The taxi queue at Changi Airport Terminal 3 on Feb 6, 2020. The aviation sector is among the sectors hardest hit by the coronavirus outbreak. ST PHOTO: ARIFFIN JAMAR

SINGAPORE - The aviation sector, which is among the sectors hardest hit by the coronavirus outbreak, will get a $112 million package to help defray business costs and protect jobs, Finance Minister Heng Swee Keat said on Tuesday (Feb 18).

The Aviation Sector Assistance Package will be co-funded by the Government, the Civil Aviation Authority of Singapore (CAAS) and Changi Airport Group (CAG).

Assistance will be provided for a six-month period, and aims to give immediate relief to companies affected by the coronavirus outbreak.

He said: "The tourism and aviation industries are most directly affected. Visitor arrivals to Singapore and air traffic through Changi have declined, and with it, hotel occupancy rates.

"We will implement a suite of measures, comprising rebates on aircraft landing and parking charges, assistance to ground handling agents, and rental rebates for shops and cargo agents at Changi Airport."

Changi Airport will also get a 15 per cent property tax rebate.

In addition, all airlines that operate flights between mainland China and Singapore will also get assistance, having been hard-hit by the virus outbreak, said Mr Heng.

As such, airlines that had operated the routes will get landing credits.

Carriers such as Singapore Airlines, which continue to operate scheduled passenger flights between mainland China and Singapore during the outbreak period, will get a 100 per cent landing charge rebates for these flights.

All Singapore carriers operating scheduled flights will also get to save an estimated $6 million on regulatory fees, as a result of the CAAS providing a 50 per cent rebate on fees for new and renewed Certificates of Airworthiness.

These carriers are required to pay the fees on an annual basis.

Various other rebates will also be provided to help airlines, with the freighter airlines and cargo agents set to get some help as well.

More details will be provided by the CAG and CAAS to affected companies.

Transport Minister Khaw Boon Wan had said earlier this month that the impact of the coronavirus outbreak on the aviation sector will be worse than that of the severe acute respiratory syndrome (Sars) outbreak in 2003.

This is because China is now a much larger market and a much larger source of tourism for Singapore and the region, he said during a visit to Changi Airport.

In terms of retail spending, the Chinese make up one-third of Changi Airport's retail sales.

He also said China travellers accounted for 5 per cent of Changi Airport's travelling traffic during the Sars crisis.

"Now, they account for 11 per cent, so it is double in terms of percentage and even more by absolute numbers."

Singapore Airlines said earlier on Tuesday that it has cancelled more than 100 Singapore Airlines and SilkAir flights between Singapore and countries like Japan, South Korea, Germany and the United States between March and May due to weak demand amid the Covid-19 epidemic.

Its budget carrier arm Scoot had earlier suspended flights to China till late March.

On Tuesday, Mr Heng also announced help for the maritime sector to tide over the impact of the coronavirus outbreak.

The Maritime and Port Authority of Singapore will be giving 50 per cent port dues concession to cruise ships and regional ferries with a port stay of not more than five days, and passenger-carrying harbour craft.

This will be on top of any existing concessions.

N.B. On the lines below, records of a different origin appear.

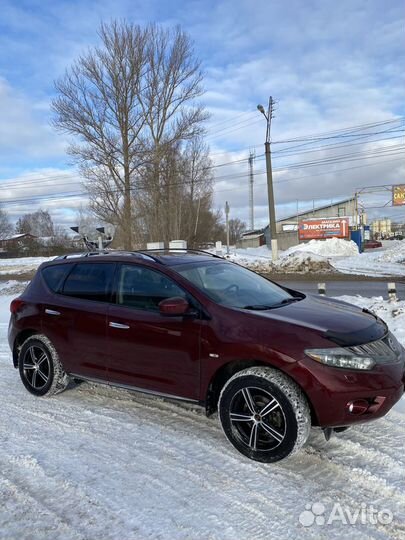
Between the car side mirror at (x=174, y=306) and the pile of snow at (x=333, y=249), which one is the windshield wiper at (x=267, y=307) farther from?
the pile of snow at (x=333, y=249)

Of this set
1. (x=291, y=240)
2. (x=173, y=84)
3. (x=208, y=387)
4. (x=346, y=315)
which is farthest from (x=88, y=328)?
(x=291, y=240)

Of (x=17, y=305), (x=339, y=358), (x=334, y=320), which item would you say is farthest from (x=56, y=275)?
(x=339, y=358)

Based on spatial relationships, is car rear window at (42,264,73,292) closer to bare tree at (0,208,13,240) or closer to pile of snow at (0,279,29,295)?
pile of snow at (0,279,29,295)

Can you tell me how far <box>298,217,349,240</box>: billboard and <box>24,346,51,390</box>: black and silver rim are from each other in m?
43.3

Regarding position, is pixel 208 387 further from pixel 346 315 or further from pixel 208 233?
pixel 208 233

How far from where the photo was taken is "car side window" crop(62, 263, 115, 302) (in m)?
4.84

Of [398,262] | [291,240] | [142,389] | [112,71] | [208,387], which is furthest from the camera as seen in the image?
[291,240]

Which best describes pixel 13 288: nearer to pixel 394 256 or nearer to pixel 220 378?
pixel 220 378

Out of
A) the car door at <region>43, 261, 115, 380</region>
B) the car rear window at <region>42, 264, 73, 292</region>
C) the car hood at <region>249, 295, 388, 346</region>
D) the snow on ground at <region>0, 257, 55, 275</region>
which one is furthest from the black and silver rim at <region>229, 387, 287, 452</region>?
A: the snow on ground at <region>0, 257, 55, 275</region>

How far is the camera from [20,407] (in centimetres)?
492

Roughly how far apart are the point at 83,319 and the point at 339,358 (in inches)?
102

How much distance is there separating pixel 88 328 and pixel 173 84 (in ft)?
113

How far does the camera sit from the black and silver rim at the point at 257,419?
3.59 metres

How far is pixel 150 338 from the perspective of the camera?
4.27 m
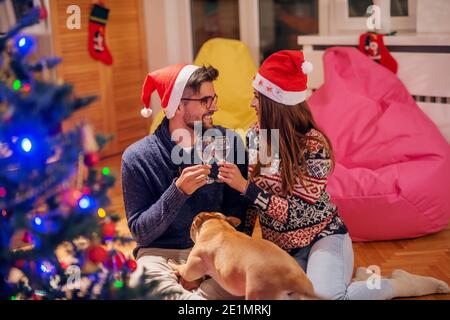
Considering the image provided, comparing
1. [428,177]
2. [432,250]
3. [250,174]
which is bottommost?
[432,250]

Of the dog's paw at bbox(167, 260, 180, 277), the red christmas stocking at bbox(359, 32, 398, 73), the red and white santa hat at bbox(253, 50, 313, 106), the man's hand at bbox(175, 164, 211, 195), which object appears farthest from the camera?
the red christmas stocking at bbox(359, 32, 398, 73)

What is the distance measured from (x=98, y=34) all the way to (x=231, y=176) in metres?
2.71

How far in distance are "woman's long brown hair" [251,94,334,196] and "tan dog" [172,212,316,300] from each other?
27cm

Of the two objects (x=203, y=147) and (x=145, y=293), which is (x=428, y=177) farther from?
(x=145, y=293)

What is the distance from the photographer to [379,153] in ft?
9.18

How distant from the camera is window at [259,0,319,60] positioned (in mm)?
3975

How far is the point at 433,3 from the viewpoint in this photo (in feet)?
10.6

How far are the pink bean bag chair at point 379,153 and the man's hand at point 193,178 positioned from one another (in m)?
1.03

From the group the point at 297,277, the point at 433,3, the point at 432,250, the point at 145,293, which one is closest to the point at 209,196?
the point at 297,277

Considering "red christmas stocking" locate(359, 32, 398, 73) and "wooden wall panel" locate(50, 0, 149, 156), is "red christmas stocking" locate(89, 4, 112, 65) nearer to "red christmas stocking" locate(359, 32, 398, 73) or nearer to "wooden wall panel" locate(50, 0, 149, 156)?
"wooden wall panel" locate(50, 0, 149, 156)

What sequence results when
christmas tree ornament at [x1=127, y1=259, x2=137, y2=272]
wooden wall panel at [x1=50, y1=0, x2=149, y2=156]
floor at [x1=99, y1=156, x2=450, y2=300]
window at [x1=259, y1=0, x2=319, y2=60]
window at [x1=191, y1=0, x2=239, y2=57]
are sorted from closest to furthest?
christmas tree ornament at [x1=127, y1=259, x2=137, y2=272] < floor at [x1=99, y1=156, x2=450, y2=300] < window at [x1=259, y1=0, x2=319, y2=60] < wooden wall panel at [x1=50, y1=0, x2=149, y2=156] < window at [x1=191, y1=0, x2=239, y2=57]

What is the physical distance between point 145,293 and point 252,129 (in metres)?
0.84

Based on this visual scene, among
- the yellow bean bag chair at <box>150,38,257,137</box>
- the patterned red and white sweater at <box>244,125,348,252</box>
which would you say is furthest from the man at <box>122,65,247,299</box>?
the yellow bean bag chair at <box>150,38,257,137</box>
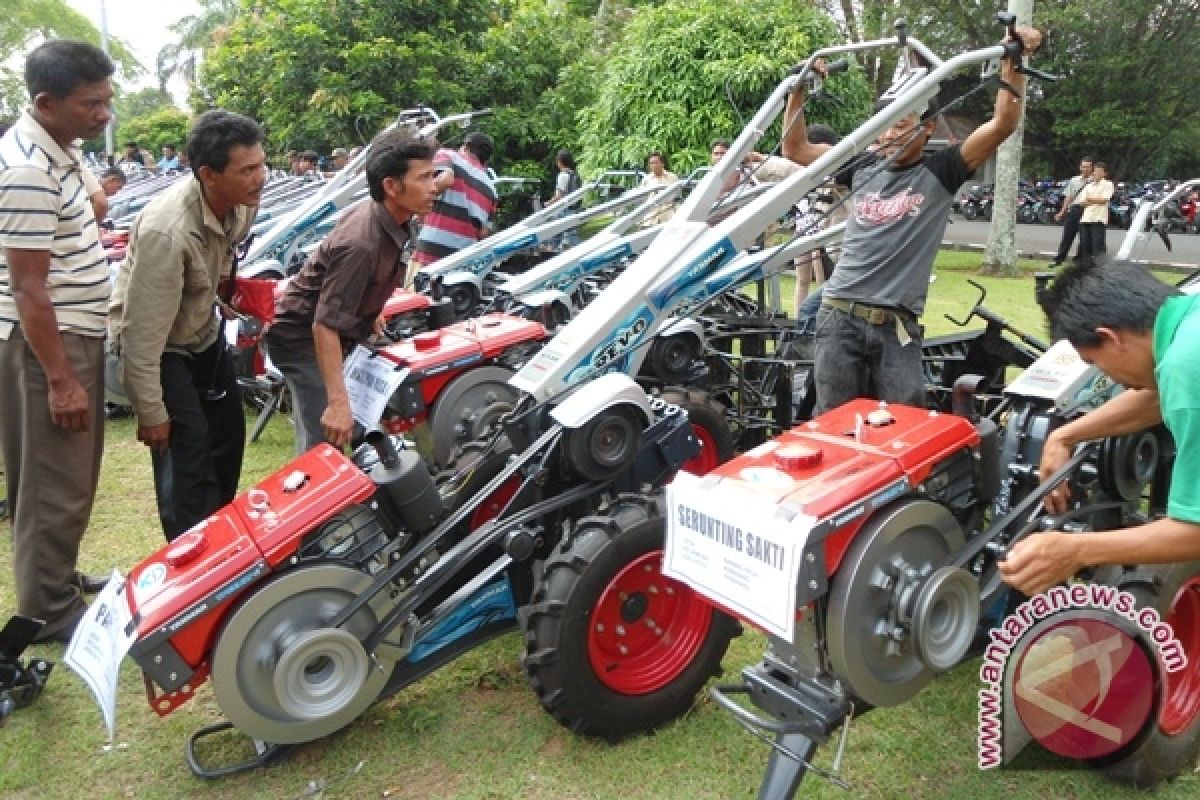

It will be implemented from March to August and will cost about $1 million.

The help comes amid news of major cruise lines cancelling their sailings from Singapore or pulling out of Asia entirely for the remainder of the season.

Some cancellations have come within the past several days as more ports in the region shut their doors to cruise ships amid fears over the spread of the coronavirus.